Adalah seniman besar bernama Pablo Picasso yang mengatakan bahwa : “Setiap anak terlahir sebagai seniman”, meski ia ragu apakah jiwa seni tersebut akan tetap bertahan setelah anak-anak  tumbuh besar.  Ada juga Albert Einstein yang mengatakan bahwa pendidikan seharusnya merupakan seni, dengan puncak pencapaian yang berupa “bangkitnya kecintaan pada ekspresi kreatif dan pengetahuan”.  Seni memang berhubungan dengan upaya menemukan segala sesuatu sebagai pengalaman estetis, dimana bersatunya jiwa dan raga kita di dalam prosesnya membuat kita merasakan pengalaman puncak yang menggetarkan. Pengalaman estetik inilah yang selamanya akan hidup, bahkan menghidupkan hasrat terdalam seseorang, entah itu digunakan untuk terus bertanya, terus mencari, terus mengagumi, serta terus melibatkan diri dalam kehidupan yang lebih besar.  Seni mendidik semacam inilah yang selayaknya menjadi tumpuan harapan kita, sembari menggantikan pendekatan mekanistik yang tanpa jiwa ... Jelas kita tidak membutuhkan guru yang cenderung menyederhanakan masalah dengan cara memaksakan suntikan pengetahuan sedemikian rupa, karena dampak semua suntikan semacam itu adalah anastetik (an-aesthetic : mati rasa, tidak merasakan getaran). Pendidik seyogyanya memiliki sentuhan personal, karena hanya sentuhan personal sajalah yang bisa membangkitkan hasrat personal siswa. Pendidik juga berperan bagai penanam yang memfasilitasi ruang-tumbuh siswa, memupuk bakat alamiahnya sedemikian rupa, hingga mencapai tingkat dimana sang siswa tidak perlu lagi bersandar pada bimbingannya. Dengan cara inilah pendidik memuliakan kekhususan yang dilekatkan Tuhan pada setiap diri, sambil mengembangkan selera estetis siswa untuk terus mencari hal-hal yang menggetarkan batinnya sendiri. Akhir kata, biarlah kerakusan dan keliaran itu berlangsung alami tanpa perlu penertiban, selama itu menyangkut hasrat belajar. Karena kelak pada waktunya, di dalam batin yang selalu dihidupkan itu akan terdengar sebuah panggilan yang berasal dari hasrat tertinggi. Hasrat di tingkat itulah yang akan mentransformasikan sang pembelajar menjadi sosok yang merasakan kerinduan yang teramat sangat, entah untuk sekedar peduli, berbagi, dan berpartisipasi. Dan sungguh, kita teramat sangat menantikan kebangkitan semacam itu. [*]
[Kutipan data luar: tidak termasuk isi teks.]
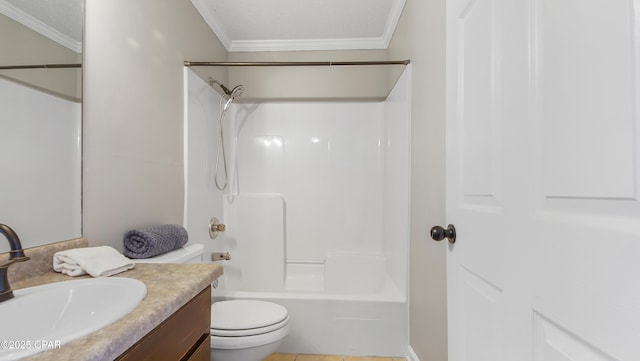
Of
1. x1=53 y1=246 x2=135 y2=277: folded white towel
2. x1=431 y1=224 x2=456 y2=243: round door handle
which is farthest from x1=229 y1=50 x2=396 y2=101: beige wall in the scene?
x1=53 y1=246 x2=135 y2=277: folded white towel

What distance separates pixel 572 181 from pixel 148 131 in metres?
1.66

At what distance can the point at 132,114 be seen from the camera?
1.40 meters

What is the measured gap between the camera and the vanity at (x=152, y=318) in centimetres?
51

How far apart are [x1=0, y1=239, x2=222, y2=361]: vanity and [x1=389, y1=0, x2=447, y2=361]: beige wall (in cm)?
95

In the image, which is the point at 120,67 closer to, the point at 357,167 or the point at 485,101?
the point at 485,101

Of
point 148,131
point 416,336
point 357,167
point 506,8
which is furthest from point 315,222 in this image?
point 506,8

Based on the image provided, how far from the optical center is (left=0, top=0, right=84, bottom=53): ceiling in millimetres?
879

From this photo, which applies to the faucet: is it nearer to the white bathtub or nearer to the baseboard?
the white bathtub

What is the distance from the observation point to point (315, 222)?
8.97 feet

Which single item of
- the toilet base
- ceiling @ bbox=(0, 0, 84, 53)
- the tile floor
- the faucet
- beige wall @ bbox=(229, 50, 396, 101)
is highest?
beige wall @ bbox=(229, 50, 396, 101)

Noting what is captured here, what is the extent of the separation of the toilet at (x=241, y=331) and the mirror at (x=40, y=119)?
46 centimetres

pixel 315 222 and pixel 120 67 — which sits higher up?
pixel 120 67

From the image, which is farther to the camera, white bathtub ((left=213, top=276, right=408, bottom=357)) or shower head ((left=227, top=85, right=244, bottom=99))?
shower head ((left=227, top=85, right=244, bottom=99))

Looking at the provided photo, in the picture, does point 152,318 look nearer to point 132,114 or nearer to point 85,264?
point 85,264
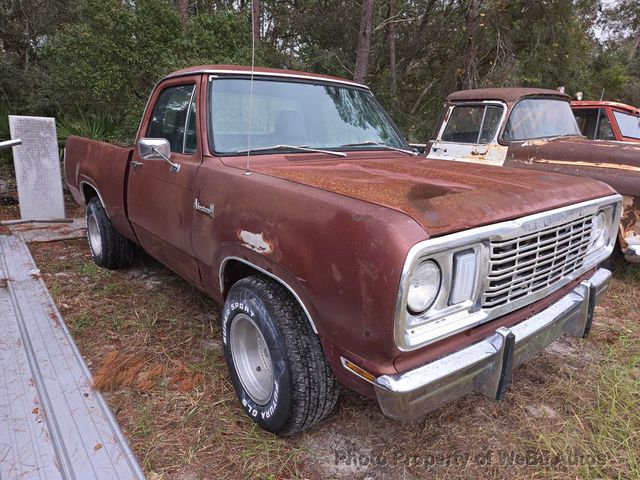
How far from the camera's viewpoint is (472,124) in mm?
5496

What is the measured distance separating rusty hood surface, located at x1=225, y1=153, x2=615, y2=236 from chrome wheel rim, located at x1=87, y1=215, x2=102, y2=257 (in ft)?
8.26

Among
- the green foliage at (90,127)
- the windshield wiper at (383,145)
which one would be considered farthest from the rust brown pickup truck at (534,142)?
the green foliage at (90,127)

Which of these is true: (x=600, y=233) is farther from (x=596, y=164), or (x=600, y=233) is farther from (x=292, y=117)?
(x=596, y=164)

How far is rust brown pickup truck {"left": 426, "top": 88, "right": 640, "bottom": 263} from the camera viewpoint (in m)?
4.30

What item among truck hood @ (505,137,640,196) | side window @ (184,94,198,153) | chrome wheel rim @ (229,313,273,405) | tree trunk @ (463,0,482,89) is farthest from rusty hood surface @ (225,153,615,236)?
tree trunk @ (463,0,482,89)

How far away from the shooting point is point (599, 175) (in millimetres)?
4461

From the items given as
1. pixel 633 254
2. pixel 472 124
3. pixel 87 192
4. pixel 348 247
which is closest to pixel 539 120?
pixel 472 124

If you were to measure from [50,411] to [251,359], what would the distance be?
42.3 inches

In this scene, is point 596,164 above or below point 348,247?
above

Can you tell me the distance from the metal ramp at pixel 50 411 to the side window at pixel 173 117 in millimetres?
1534

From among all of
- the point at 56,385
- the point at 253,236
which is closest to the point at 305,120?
the point at 253,236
. *) A Tribute for Sir Ken Robinson, as well as for they who say : "Life is suppose to be magic"  in so many ways ...  ;-) **) Semua gambar dipinjam dari www.ted.com : Sir Ken Robinson, Changing Education Paradigm.

***) Gerakkan kursor pada gambar, maka Anda akan menemukan catatan kecil saya ... ;-)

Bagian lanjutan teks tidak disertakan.